The assault on the power grid was just one of a series of coordinated attacks on Ukrainian government facilities following a mass phishing campaign conducted in July of last year. Having gained access to multiple systems, the hackers sat silently on the networks for months, conducting research, gathering information and compromising credentials. Then last month the hackers finally carried out attacks on several targets, including the Ministry of Finance, the State Treasury and the Pension Fund.

The researchers have not named who they believe was behind the attack, but many have pointed to Russia as a possible culprit.

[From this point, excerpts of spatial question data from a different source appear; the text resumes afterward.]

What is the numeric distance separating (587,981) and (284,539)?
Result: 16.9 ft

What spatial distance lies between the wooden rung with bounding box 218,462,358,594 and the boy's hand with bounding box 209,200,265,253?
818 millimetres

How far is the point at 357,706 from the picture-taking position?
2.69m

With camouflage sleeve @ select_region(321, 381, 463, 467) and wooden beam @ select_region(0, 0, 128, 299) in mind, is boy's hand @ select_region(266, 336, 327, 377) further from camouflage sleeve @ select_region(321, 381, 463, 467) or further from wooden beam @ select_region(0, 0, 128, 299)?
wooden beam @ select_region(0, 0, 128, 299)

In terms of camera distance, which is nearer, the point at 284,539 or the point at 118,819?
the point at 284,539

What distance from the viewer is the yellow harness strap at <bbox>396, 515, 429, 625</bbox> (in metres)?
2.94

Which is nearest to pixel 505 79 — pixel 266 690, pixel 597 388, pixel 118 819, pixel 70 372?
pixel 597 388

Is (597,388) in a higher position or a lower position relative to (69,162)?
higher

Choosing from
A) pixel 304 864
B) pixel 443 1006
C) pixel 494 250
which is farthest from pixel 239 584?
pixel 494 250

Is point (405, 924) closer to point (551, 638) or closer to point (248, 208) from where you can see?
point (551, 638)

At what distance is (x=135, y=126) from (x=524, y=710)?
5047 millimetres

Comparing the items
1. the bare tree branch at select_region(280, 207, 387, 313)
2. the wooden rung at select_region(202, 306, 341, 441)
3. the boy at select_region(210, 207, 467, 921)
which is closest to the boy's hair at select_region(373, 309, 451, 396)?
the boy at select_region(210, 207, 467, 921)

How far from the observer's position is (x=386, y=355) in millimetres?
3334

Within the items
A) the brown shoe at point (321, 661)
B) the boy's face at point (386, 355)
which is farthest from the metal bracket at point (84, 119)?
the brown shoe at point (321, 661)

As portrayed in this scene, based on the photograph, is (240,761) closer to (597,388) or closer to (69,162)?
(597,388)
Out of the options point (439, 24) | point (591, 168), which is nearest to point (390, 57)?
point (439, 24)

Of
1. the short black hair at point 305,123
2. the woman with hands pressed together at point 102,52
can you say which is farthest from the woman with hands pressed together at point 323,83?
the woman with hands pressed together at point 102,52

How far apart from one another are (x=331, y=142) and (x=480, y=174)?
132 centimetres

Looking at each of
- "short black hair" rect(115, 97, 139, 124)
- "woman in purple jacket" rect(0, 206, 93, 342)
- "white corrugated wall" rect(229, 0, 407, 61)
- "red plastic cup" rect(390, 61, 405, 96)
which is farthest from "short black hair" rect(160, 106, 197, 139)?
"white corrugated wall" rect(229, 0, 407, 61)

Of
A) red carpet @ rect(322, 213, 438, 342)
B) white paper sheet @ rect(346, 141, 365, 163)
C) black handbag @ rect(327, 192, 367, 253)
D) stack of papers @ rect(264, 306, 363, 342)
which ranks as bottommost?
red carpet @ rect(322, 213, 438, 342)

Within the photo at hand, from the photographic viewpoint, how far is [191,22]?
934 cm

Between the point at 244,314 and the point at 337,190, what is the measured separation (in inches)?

The attack in 2015 was linked to the Russian government, while Ukraine has said that it was the victim of thousands of cyberattacks coming from Russia in the final months of 2016.

A hacker’s playground


The researchers say Ukraine “has turned into a training playground for research and development of novel attack techniques,” and warn that countries around the world should be worried the hackers were improving their ability to counter the defensive capabilities of these systems.

“Ukraine uses equipment and security protections of the same vendors as everybody else around the world,” Krotofil told Motherboard. “If the attackers learn how to go around those tools and appliances in Ukrainian infrastructures, they can then directly go to the West.”

Carcano says the suggestion that hackers are using Ukraine as a testbed is “highly likely,” but whether or not the outages last month were tests ahead of bigger attacks, it appears clear that hackers are focusing more of their attention on the industrial control systems which are increasingly used around the world to control the more critical parts of infrastructure.

A month after the first attack on Ukraine’s power grid, unknown hackers attempted to compromise the systems of Israel’s Electricity Authority. In March, NSA Director Michael Rogers said it was a matter of “when not if” state-sponsored hackers would infiltrate U.S. critical infrastructure.

Such attacks are not just one-way of course. According to reports ahead of last year’s presidential election, U.S. agencies had penetrated Russian electrical grids so that they would be ready to retaliate for any Russian interference on election day — something which didn’t materialize.

Alex Mathews, lead security evangelist at Positive Technologies says that the only way to combat such attacks is for organizations and countries to help each other. “There is a real need for critical infrastructure owners, hardware vendors, information security experts and government officials to all work together to create industry security programs that will keep everyone safe, firmly slamming the door in the hackers face.”